16) MS VIOLET OON, 66, chef-owner of her eponymous restaurant in Bukit Timah Road and the new National Kitchen by Violet Oon at the National Gallery Singapore
It is a testimony to Ms Violet Oon's culinary credentials that nobody bats an eyelid that her new restaurant is boldly called National Kitchen.
The 3,000 sq ft set-up at the National Gallery Singapore has won praise for serving delicious Singapore dishes from the Chinese, Indian, Malay, Eurasian and Peranakan communities, in an elegant setting.
At long last, Singaporeans have a fine restaurant where they can entertain overseas visitors as they tuck into fish head curry, chilli crab, chicken rice, nasi lemak and the old-fashioned pineapple upsidedown cake.
After opening and closing several food ventures and running a successful food consultancy business, the cooking doyenne is doing what she does best - feeding people.
The former food journalist also continues to fly the Singapore flag high as a food ambassador and is widely recognised for her expertise in Nonya cuisine and Singapore dishes.
In June, her eponymous restaurant in Bukit Timah Road relaunched with an expanded menu after a six-week renovation.
It also features a show kitchen for her to conduct cooking workshops.
These grand plans have become reality because of her partnership with Mr Manoj Murjani, 45, chairman of Group MMM, an investments and acquisitions group that focuses on developing lifestyle, hospitality and food and beverage companies and brands.
There are plans to open overseas - Ms Oon is eyeing London - and her range of sauces will debut next year.

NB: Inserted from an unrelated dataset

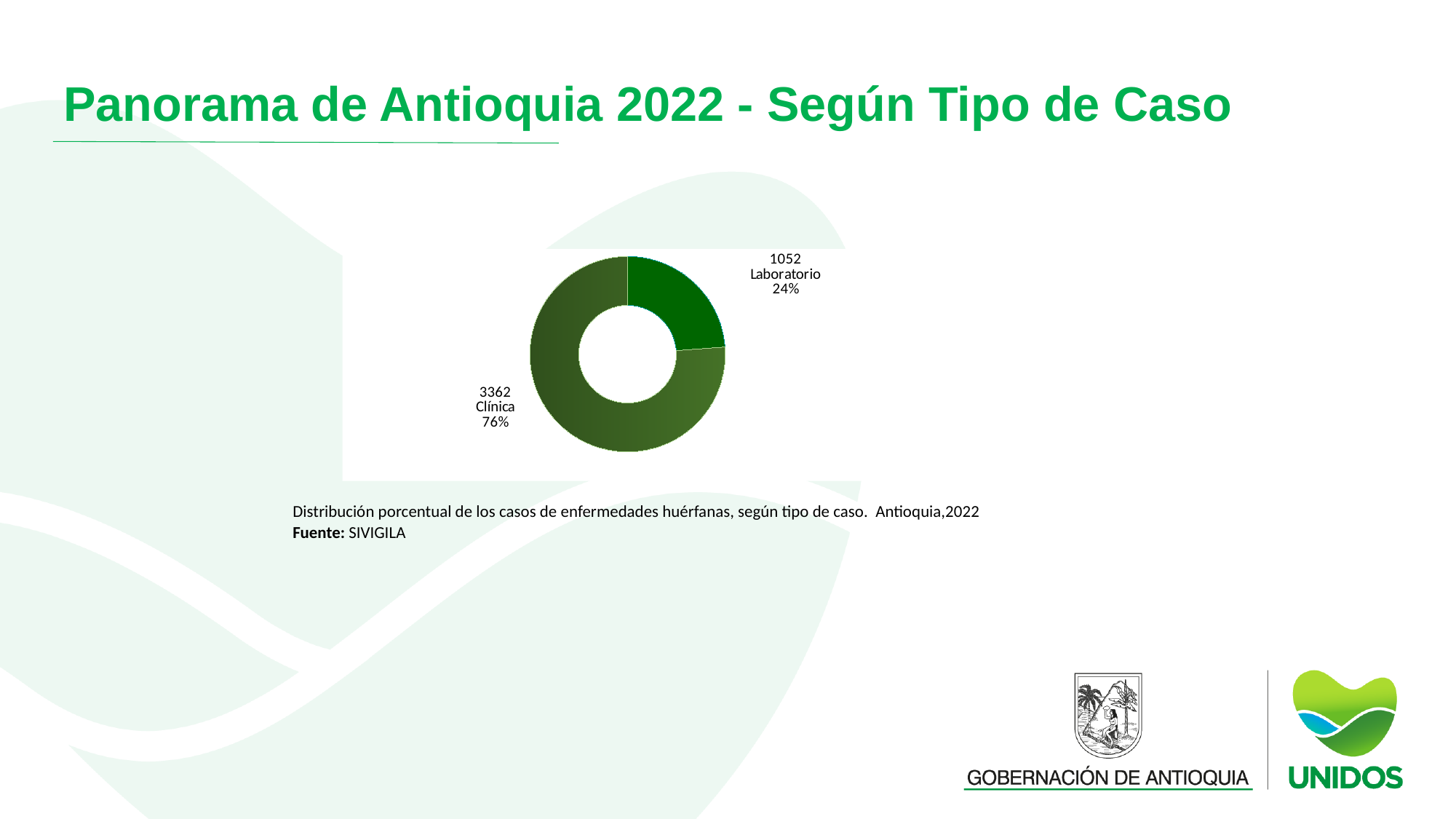
Which type of case has the highest number of cases? Clínica How many cases are labelled for Clínica? 3362 What kind of chart is shown on the slide? Doughnut chart How many categories (types of case) does the chart show? 2 What source is cited for the chart data? SIVIGILA What percentage share does the Laboratorio slice have? 24% What is the difference in cases between Clínica and Laboratorio? 2310 Which has more cases, Clínica or Laboratorio? Clínica Which type of case has the lowest number of cases? Laboratorio What is the total number of cases across both slices? 4414 What percentage share does the Clínica slice have? 76% How many cases are labelled for Laboratorio? 1052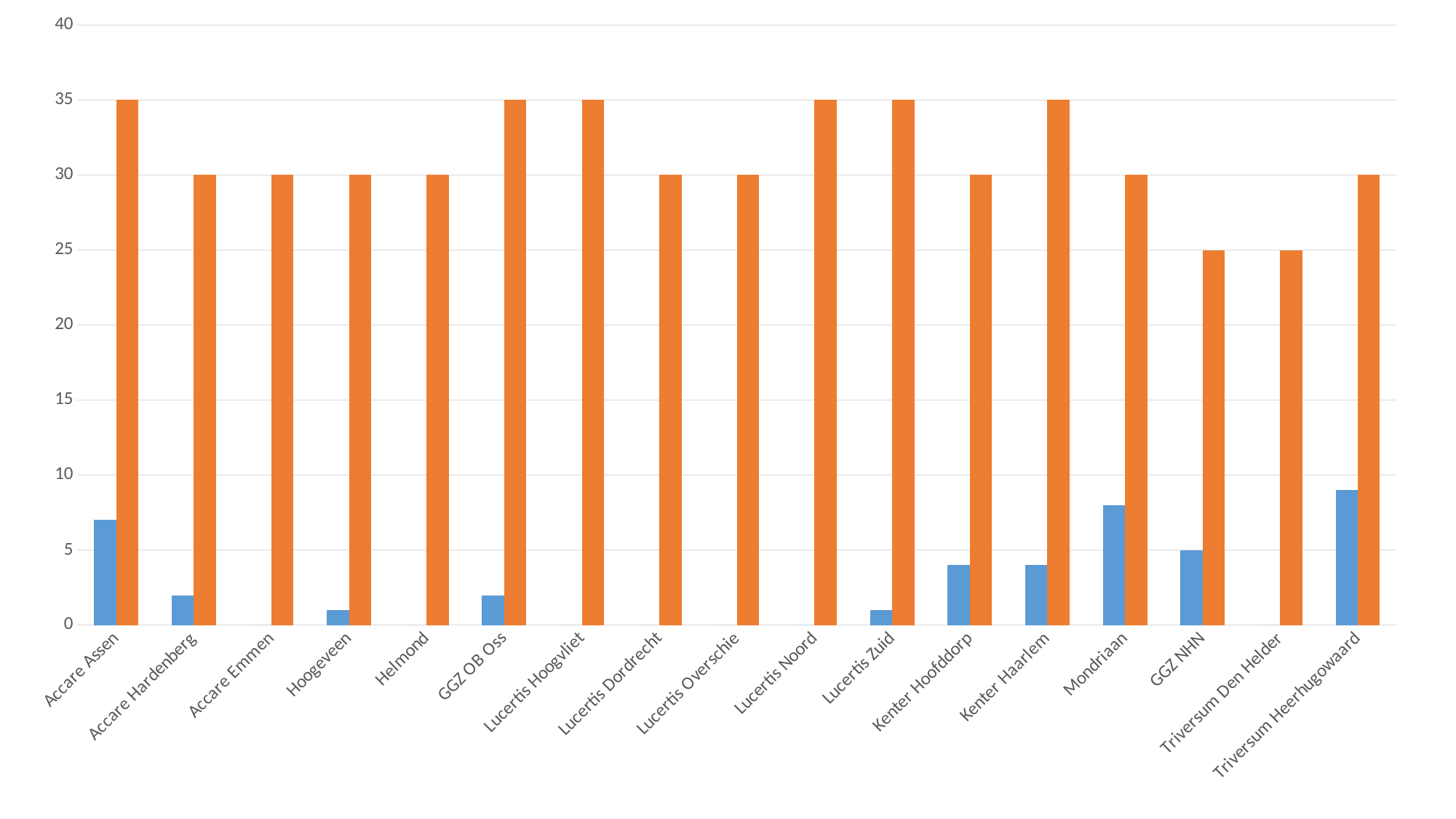
What is the difference between the orange bar for Accare Assen and the orange bar for GGZ NHN? 10 How many categories are shown along the x axis? 17 Is the value of the blue bar for Accare Hardenberg greater or less than 5? less Which category has the tallest blue bar? Triversum Heerhugowaard Is the value of the blue bar for Mondriaan greater or less than 5? greater What kind of chart is shown on the slide? bar chart What is the value of the orange bar for GGZ NHN? 25 What is the value of the orange bar for Triversum Den Helder? 25 Which has the larger orange bar, Accare Assen or Accare Emmen? Accare Assen What is the value of the orange bar for Accare Hardenberg? 30 What is the value of the orange bar for Accare Assen? 35 Is the value of the blue bar for Accare Assen greater or less than 5? greater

They are "hotly requested" by Singaporeans and tourists who want to recreate her dishes at home.
She says: "It has been quite a rollercoaster ride so far, but just like culture and the arts, food cannot stay still. My quest to curate, chronicle and capture authentic recipes continues."
Ms Oon - who used to run cafes and restaurants in the mid-1990s - credits her son Yiming Tay, 33, and daughter Su-lyn Tay, 38, for their hard work in keeping the brand current.
"They saw something powerful and thought we should preserve and enliven it. My restaurant is not Mod- Sin, that is not my purpose.
"But we are not locked in time either," she says.